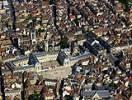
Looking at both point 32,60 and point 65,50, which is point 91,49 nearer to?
point 65,50

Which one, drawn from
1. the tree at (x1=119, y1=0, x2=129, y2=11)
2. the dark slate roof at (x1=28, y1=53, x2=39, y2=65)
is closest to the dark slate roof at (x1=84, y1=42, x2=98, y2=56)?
the dark slate roof at (x1=28, y1=53, x2=39, y2=65)

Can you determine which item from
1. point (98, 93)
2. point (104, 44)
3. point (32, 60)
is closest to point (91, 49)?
point (104, 44)

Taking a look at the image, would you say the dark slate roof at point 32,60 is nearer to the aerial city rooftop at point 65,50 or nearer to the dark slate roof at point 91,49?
the aerial city rooftop at point 65,50

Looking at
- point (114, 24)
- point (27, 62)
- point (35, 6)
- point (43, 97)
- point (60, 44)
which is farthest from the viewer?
point (35, 6)

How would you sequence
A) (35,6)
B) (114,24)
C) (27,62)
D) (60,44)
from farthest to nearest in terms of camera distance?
(35,6)
(114,24)
(60,44)
(27,62)

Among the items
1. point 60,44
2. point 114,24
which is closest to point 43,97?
point 60,44

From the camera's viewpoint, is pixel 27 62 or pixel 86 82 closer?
pixel 86 82

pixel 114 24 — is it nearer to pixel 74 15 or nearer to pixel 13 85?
pixel 74 15

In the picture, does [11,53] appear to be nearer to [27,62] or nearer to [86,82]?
[27,62]

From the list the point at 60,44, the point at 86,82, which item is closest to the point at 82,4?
the point at 60,44
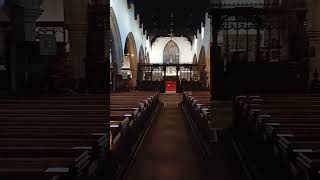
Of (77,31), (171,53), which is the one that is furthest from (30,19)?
(171,53)

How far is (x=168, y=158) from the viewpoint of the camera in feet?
15.4

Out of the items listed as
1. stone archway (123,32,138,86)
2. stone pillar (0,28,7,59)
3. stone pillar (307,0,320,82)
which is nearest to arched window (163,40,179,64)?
stone archway (123,32,138,86)

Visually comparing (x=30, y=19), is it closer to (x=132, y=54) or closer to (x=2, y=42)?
(x=2, y=42)

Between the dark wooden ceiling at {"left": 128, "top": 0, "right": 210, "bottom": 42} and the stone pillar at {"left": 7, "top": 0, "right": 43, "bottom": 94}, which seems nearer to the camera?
the stone pillar at {"left": 7, "top": 0, "right": 43, "bottom": 94}

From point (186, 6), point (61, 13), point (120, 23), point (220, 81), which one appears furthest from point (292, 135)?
point (186, 6)

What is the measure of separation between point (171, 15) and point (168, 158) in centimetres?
2094

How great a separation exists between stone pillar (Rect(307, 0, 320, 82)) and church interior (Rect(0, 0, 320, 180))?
22mm

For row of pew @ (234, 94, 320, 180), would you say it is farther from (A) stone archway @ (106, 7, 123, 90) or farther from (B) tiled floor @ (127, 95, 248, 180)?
(A) stone archway @ (106, 7, 123, 90)

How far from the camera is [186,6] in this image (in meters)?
23.0

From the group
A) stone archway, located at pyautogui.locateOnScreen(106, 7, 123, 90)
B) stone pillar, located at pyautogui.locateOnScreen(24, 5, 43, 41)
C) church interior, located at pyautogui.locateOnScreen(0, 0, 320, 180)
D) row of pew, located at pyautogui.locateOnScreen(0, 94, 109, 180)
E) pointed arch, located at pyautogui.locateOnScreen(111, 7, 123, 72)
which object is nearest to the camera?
row of pew, located at pyautogui.locateOnScreen(0, 94, 109, 180)

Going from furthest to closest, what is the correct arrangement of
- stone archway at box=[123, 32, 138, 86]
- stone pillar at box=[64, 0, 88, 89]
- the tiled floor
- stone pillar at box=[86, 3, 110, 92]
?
stone archway at box=[123, 32, 138, 86] → stone pillar at box=[64, 0, 88, 89] → stone pillar at box=[86, 3, 110, 92] → the tiled floor

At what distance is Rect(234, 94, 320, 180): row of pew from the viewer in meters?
2.42

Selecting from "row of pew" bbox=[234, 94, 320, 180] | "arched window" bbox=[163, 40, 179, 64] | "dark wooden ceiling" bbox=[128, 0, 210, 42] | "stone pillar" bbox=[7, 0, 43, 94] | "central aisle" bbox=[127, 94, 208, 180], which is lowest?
"central aisle" bbox=[127, 94, 208, 180]

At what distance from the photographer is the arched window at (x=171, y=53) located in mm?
34219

Stated exercise ▸ Give every record again exactly, apart from the pictures, which stay out.

Answer to the problem ▸
Looking at both point 32,60 and point 65,50, which is point 91,49 nearer to?
point 65,50

Which one, drawn from
1. the tree at (x1=119, y1=0, x2=129, y2=11)
2. the dark slate roof at (x1=28, y1=53, x2=39, y2=65)
is closest to the dark slate roof at (x1=84, y1=42, x2=98, y2=56)?
the dark slate roof at (x1=28, y1=53, x2=39, y2=65)

Can you determine which item from
1. point (98, 93)
2. point (104, 44)
3. point (32, 60)
is closest to point (91, 49)?
point (104, 44)

Taking a look at the image, would you say the dark slate roof at point 32,60 is nearer to the aerial city rooftop at point 65,50 or nearer to the dark slate roof at point 91,49?
the aerial city rooftop at point 65,50

Looking at
- point (114, 24)
- point (27, 62)
- point (35, 6)
- point (43, 97)
- point (60, 44)
which is farthest from the viewer?
point (35, 6)

How would you sequence
A) (35,6)
B) (114,24)
C) (27,62)
D) (60,44)
from farthest to nearest in terms of camera distance?
(35,6)
(114,24)
(60,44)
(27,62)

Among the items
1. point 60,44
2. point 114,24
which is closest to point 43,97?
point 60,44

From the camera's viewpoint, is pixel 27 62 or pixel 86 82 closer?
pixel 86 82

pixel 114 24 — is it nearer to pixel 74 15 or nearer to pixel 13 85?
pixel 74 15

In the picture, does [11,53] appear to be nearer to [27,62] or nearer to [86,82]?
[27,62]

From the list the point at 60,44, the point at 86,82, which item is closest to the point at 82,4?
the point at 60,44
Of (77,31), (171,53), which is the one that is furthest from (30,19)?
(171,53)

How far is (x=168, y=158) from the viewpoint of the camera in feet?
15.4

Out of the items listed as
1. stone archway (123,32,138,86)
2. stone pillar (0,28,7,59)
3. stone pillar (307,0,320,82)
which is nearest to arched window (163,40,179,64)?
stone archway (123,32,138,86)

Visually comparing (x=30, y=19), is it closer to (x=132, y=54) or closer to (x=2, y=42)?
(x=2, y=42)

Between the dark wooden ceiling at {"left": 128, "top": 0, "right": 210, "bottom": 42} and the stone pillar at {"left": 7, "top": 0, "right": 43, "bottom": 94}, which seems nearer to the camera?
the stone pillar at {"left": 7, "top": 0, "right": 43, "bottom": 94}

From point (186, 6), point (61, 13), point (120, 23), point (220, 81), which one appears furthest from point (292, 135)?
point (186, 6)

What is the measure of separation between point (171, 15) and point (168, 158) in centimetres?
2094

How great a separation exists between stone pillar (Rect(307, 0, 320, 82)) and church interior (Rect(0, 0, 320, 180))?
22mm

For row of pew @ (234, 94, 320, 180), would you say it is farther from (A) stone archway @ (106, 7, 123, 90) or farther from (B) tiled floor @ (127, 95, 248, 180)?
(A) stone archway @ (106, 7, 123, 90)

How far from the camera is [186,6] in this image (in meters)?
23.0

From the group
A) stone archway, located at pyautogui.locateOnScreen(106, 7, 123, 90)
B) stone pillar, located at pyautogui.locateOnScreen(24, 5, 43, 41)
C) church interior, located at pyautogui.locateOnScreen(0, 0, 320, 180)
D) row of pew, located at pyautogui.locateOnScreen(0, 94, 109, 180)
E) pointed arch, located at pyautogui.locateOnScreen(111, 7, 123, 72)
which object is nearest to the camera?
row of pew, located at pyautogui.locateOnScreen(0, 94, 109, 180)

Going from furthest to closest, what is the correct arrangement of
- stone archway at box=[123, 32, 138, 86]
- stone pillar at box=[64, 0, 88, 89]
- the tiled floor
- stone pillar at box=[86, 3, 110, 92]
?
stone archway at box=[123, 32, 138, 86] → stone pillar at box=[64, 0, 88, 89] → stone pillar at box=[86, 3, 110, 92] → the tiled floor

At what distance is Rect(234, 94, 320, 180): row of pew from the viewer in meters?
2.42

Selecting from "row of pew" bbox=[234, 94, 320, 180] | "arched window" bbox=[163, 40, 179, 64] | "dark wooden ceiling" bbox=[128, 0, 210, 42] | "stone pillar" bbox=[7, 0, 43, 94] | "central aisle" bbox=[127, 94, 208, 180], which is lowest?
"central aisle" bbox=[127, 94, 208, 180]

At what distance from the photographer is the arched window at (x=171, y=53) located in mm?
34219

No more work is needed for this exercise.